Les nouveaux accords de la Mutuelle entreprise

Lors du quarantième congrès de la Mutualité Française, le Président Hollande n’est pas en juste conviction en disant que l’accès aux soins est une conquête, et cela à cause du récent conflit entre les patrons et les syndicats. Pour le vendredi 11 janvier 2013, un grand événement s’est produit car un accord entre les partenaires sociaux va naître pour apporter un nouveau modèle économique et social afin de raviver les compétitivités entre les entreprises, et cela en voulant apporter une éternelle progression de la protection des salariés. C’est un perfectionnement sur le thème de la flexi-sécurité qui  aurait été avancé par les démocrates sociaux européens. Par-dessus ces mesures, celle qui nous intéresse le plus c’est la mutuelle d’entreprise, qui se traduit par un coût partagé de la complémentaire santé et, in fine, un accès aux soins amélioré pour tous les salariés. Si actuellement, l’option de celle-ci est facultative et encore dépendant des volontés des entreprises, dans le futur, elle deviendrait obligatoire. Notons les explications suivantes.

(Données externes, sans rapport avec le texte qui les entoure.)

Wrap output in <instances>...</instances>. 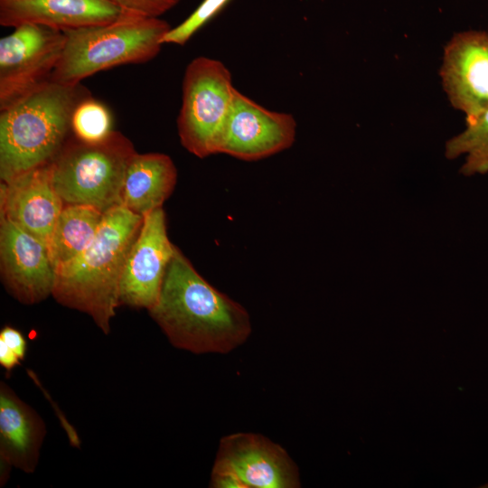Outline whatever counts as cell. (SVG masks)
Segmentation results:
<instances>
[{"label": "cell", "instance_id": "1", "mask_svg": "<svg viewBox=\"0 0 488 488\" xmlns=\"http://www.w3.org/2000/svg\"><path fill=\"white\" fill-rule=\"evenodd\" d=\"M149 314L174 347L228 353L251 333L247 310L207 282L176 247Z\"/></svg>", "mask_w": 488, "mask_h": 488}, {"label": "cell", "instance_id": "2", "mask_svg": "<svg viewBox=\"0 0 488 488\" xmlns=\"http://www.w3.org/2000/svg\"><path fill=\"white\" fill-rule=\"evenodd\" d=\"M91 92L52 80L0 110V178L8 183L50 164L72 136L77 106Z\"/></svg>", "mask_w": 488, "mask_h": 488}, {"label": "cell", "instance_id": "3", "mask_svg": "<svg viewBox=\"0 0 488 488\" xmlns=\"http://www.w3.org/2000/svg\"><path fill=\"white\" fill-rule=\"evenodd\" d=\"M143 217L123 205L104 212L92 244L56 268L52 296L61 305L89 314L105 333L119 306V286L127 253Z\"/></svg>", "mask_w": 488, "mask_h": 488}, {"label": "cell", "instance_id": "4", "mask_svg": "<svg viewBox=\"0 0 488 488\" xmlns=\"http://www.w3.org/2000/svg\"><path fill=\"white\" fill-rule=\"evenodd\" d=\"M170 29L158 17L124 13L109 23L64 31V49L51 80L78 84L109 68L147 62L160 52Z\"/></svg>", "mask_w": 488, "mask_h": 488}, {"label": "cell", "instance_id": "5", "mask_svg": "<svg viewBox=\"0 0 488 488\" xmlns=\"http://www.w3.org/2000/svg\"><path fill=\"white\" fill-rule=\"evenodd\" d=\"M136 153L118 131L97 143L72 135L50 163L54 189L64 205H89L104 213L121 205L125 174Z\"/></svg>", "mask_w": 488, "mask_h": 488}, {"label": "cell", "instance_id": "6", "mask_svg": "<svg viewBox=\"0 0 488 488\" xmlns=\"http://www.w3.org/2000/svg\"><path fill=\"white\" fill-rule=\"evenodd\" d=\"M235 90L230 71L221 61L199 56L189 62L176 121L180 142L189 153L199 158L216 154Z\"/></svg>", "mask_w": 488, "mask_h": 488}, {"label": "cell", "instance_id": "7", "mask_svg": "<svg viewBox=\"0 0 488 488\" xmlns=\"http://www.w3.org/2000/svg\"><path fill=\"white\" fill-rule=\"evenodd\" d=\"M65 40L64 32L34 23L0 39V110L51 80Z\"/></svg>", "mask_w": 488, "mask_h": 488}, {"label": "cell", "instance_id": "8", "mask_svg": "<svg viewBox=\"0 0 488 488\" xmlns=\"http://www.w3.org/2000/svg\"><path fill=\"white\" fill-rule=\"evenodd\" d=\"M296 123L289 113L269 110L239 90L221 127L216 154L256 161L289 148Z\"/></svg>", "mask_w": 488, "mask_h": 488}, {"label": "cell", "instance_id": "9", "mask_svg": "<svg viewBox=\"0 0 488 488\" xmlns=\"http://www.w3.org/2000/svg\"><path fill=\"white\" fill-rule=\"evenodd\" d=\"M166 230L163 207L144 215L140 230L124 264L119 305L149 311L156 305L166 269L176 249L169 240Z\"/></svg>", "mask_w": 488, "mask_h": 488}, {"label": "cell", "instance_id": "10", "mask_svg": "<svg viewBox=\"0 0 488 488\" xmlns=\"http://www.w3.org/2000/svg\"><path fill=\"white\" fill-rule=\"evenodd\" d=\"M212 471L236 475L246 488L300 487L298 469L286 451L259 434L222 437Z\"/></svg>", "mask_w": 488, "mask_h": 488}, {"label": "cell", "instance_id": "11", "mask_svg": "<svg viewBox=\"0 0 488 488\" xmlns=\"http://www.w3.org/2000/svg\"><path fill=\"white\" fill-rule=\"evenodd\" d=\"M0 271L7 292L23 305L52 294L56 273L46 243L7 219L0 220Z\"/></svg>", "mask_w": 488, "mask_h": 488}, {"label": "cell", "instance_id": "12", "mask_svg": "<svg viewBox=\"0 0 488 488\" xmlns=\"http://www.w3.org/2000/svg\"><path fill=\"white\" fill-rule=\"evenodd\" d=\"M440 75L451 104L466 120L488 108V33L455 34L445 48Z\"/></svg>", "mask_w": 488, "mask_h": 488}, {"label": "cell", "instance_id": "13", "mask_svg": "<svg viewBox=\"0 0 488 488\" xmlns=\"http://www.w3.org/2000/svg\"><path fill=\"white\" fill-rule=\"evenodd\" d=\"M0 220L7 219L48 243L64 203L52 182L50 164L12 182H1Z\"/></svg>", "mask_w": 488, "mask_h": 488}, {"label": "cell", "instance_id": "14", "mask_svg": "<svg viewBox=\"0 0 488 488\" xmlns=\"http://www.w3.org/2000/svg\"><path fill=\"white\" fill-rule=\"evenodd\" d=\"M47 434L41 416L22 400L5 382L0 383V484L5 485L11 467L33 474L39 463Z\"/></svg>", "mask_w": 488, "mask_h": 488}, {"label": "cell", "instance_id": "15", "mask_svg": "<svg viewBox=\"0 0 488 488\" xmlns=\"http://www.w3.org/2000/svg\"><path fill=\"white\" fill-rule=\"evenodd\" d=\"M124 12L108 0H0V24L34 23L60 31L109 23Z\"/></svg>", "mask_w": 488, "mask_h": 488}, {"label": "cell", "instance_id": "16", "mask_svg": "<svg viewBox=\"0 0 488 488\" xmlns=\"http://www.w3.org/2000/svg\"><path fill=\"white\" fill-rule=\"evenodd\" d=\"M176 182L177 169L169 155L136 152L125 174L121 205L144 216L163 206Z\"/></svg>", "mask_w": 488, "mask_h": 488}, {"label": "cell", "instance_id": "17", "mask_svg": "<svg viewBox=\"0 0 488 488\" xmlns=\"http://www.w3.org/2000/svg\"><path fill=\"white\" fill-rule=\"evenodd\" d=\"M103 215L92 206L64 205L47 243L55 270L79 257L92 244Z\"/></svg>", "mask_w": 488, "mask_h": 488}, {"label": "cell", "instance_id": "18", "mask_svg": "<svg viewBox=\"0 0 488 488\" xmlns=\"http://www.w3.org/2000/svg\"><path fill=\"white\" fill-rule=\"evenodd\" d=\"M465 155L461 173L471 176L488 173V108L466 120V128L446 143V155Z\"/></svg>", "mask_w": 488, "mask_h": 488}, {"label": "cell", "instance_id": "19", "mask_svg": "<svg viewBox=\"0 0 488 488\" xmlns=\"http://www.w3.org/2000/svg\"><path fill=\"white\" fill-rule=\"evenodd\" d=\"M71 128L72 135L83 142H99L113 131L111 114L104 104L91 96L75 108Z\"/></svg>", "mask_w": 488, "mask_h": 488}, {"label": "cell", "instance_id": "20", "mask_svg": "<svg viewBox=\"0 0 488 488\" xmlns=\"http://www.w3.org/2000/svg\"><path fill=\"white\" fill-rule=\"evenodd\" d=\"M230 0H203L195 11L183 23L171 29L162 39V43L185 44L190 38L215 16Z\"/></svg>", "mask_w": 488, "mask_h": 488}, {"label": "cell", "instance_id": "21", "mask_svg": "<svg viewBox=\"0 0 488 488\" xmlns=\"http://www.w3.org/2000/svg\"><path fill=\"white\" fill-rule=\"evenodd\" d=\"M26 340L23 333L12 327L5 326L0 331V365L7 371H13L24 359Z\"/></svg>", "mask_w": 488, "mask_h": 488}, {"label": "cell", "instance_id": "22", "mask_svg": "<svg viewBox=\"0 0 488 488\" xmlns=\"http://www.w3.org/2000/svg\"><path fill=\"white\" fill-rule=\"evenodd\" d=\"M122 12L146 17H158L180 0H108Z\"/></svg>", "mask_w": 488, "mask_h": 488}]
</instances>
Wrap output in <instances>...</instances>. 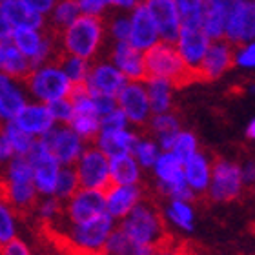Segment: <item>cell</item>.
Returning a JSON list of instances; mask_svg holds the SVG:
<instances>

La complémentaire santé collective

Le 1er janvier 2016 est la date butoir pour que tous les salariés non couverts par leurs entreprises disposent enfin d’une complémentaire santé collective. Des négociations vont être avancées dans le cadre de la réforme du marché de l’emploi entre les groupes de sociétés qui entreprennent les mêmes activités et disposant d’une convention collective, ou on désignerait tout simplement par « branches professionnelles ».Ces négociations se porteront sur les tarifs, pour que ce soit plus avantageux par rapport aux tarifs destinés au contrat individuel. Si la branche ne parvient pas à un compromis, l’entreprise négocierait directement auprès de la mutuelle pour le cas de ses salariés.

La cotisation pour le fonctionnement de cette mutuelle sera  financée à la fois par l’entreprise et par le salarié. La part de l’entreprise dans cette contribution est au minimum 50%, le reste est engagé quant à la part du salarié. Cette mesure va coûter 3 milliards d’euros aux deux parties. Actuellement, on dénombre encore 3,5 millions de salariés qui ne disposent pas d’une couverture de mutuelle entreprise.

Si avant l’adoption de l’accord, le salarié conserve ses droits de couverture pendant 9 mois (en cas de licenciement), actuellement, elle peut la garder pendant encore un an, c’est-à-dire, un surplus de trois mois.

La solution finale : la mutuelle d’entreprise

La CISS avance quelques points de vigilance. Selon ce Collectif Inter Associatif Sur la Santé, cette proposition pourrait provoquer effet d’autres séquelles.

•          Ce serait un prétexte au retrait de l’Assurance Maladie, est les charges obligatoires seront attribuées aux complémentaires santé.

•          Qu’en est-il des non-salariés (chômeurs, professions indépendantes, étudiants)?

•          La couverture proposée est insuffisante, elle ne permet pas d’octroyer les soins nécessaires et corrects, elle n’atteint même pas celle de la CMU-C.

Aurait-on un libre choix de couverture santé ou la mutuelle d’entreprise va-t-elle rester obligatoire comme elle l’est de nos jours. Et quid de la situation des conjoints non salariés et enfants d’un salarié : bénéficieront-ils de cette couverture même en payant 100% de la prime, ou qu’ils devront recourir à une souscription à titre individuel ?

Cet accord laisse derrière lui des situations d’inquiétude et non claires. Il serait à savoir dans quelques semaines, par le projet de loi en mois de mars 2013 soumis au Parlement au printemps si cette mesure assurera un accès aux soins justes et équilibrés pour tous les citoyens.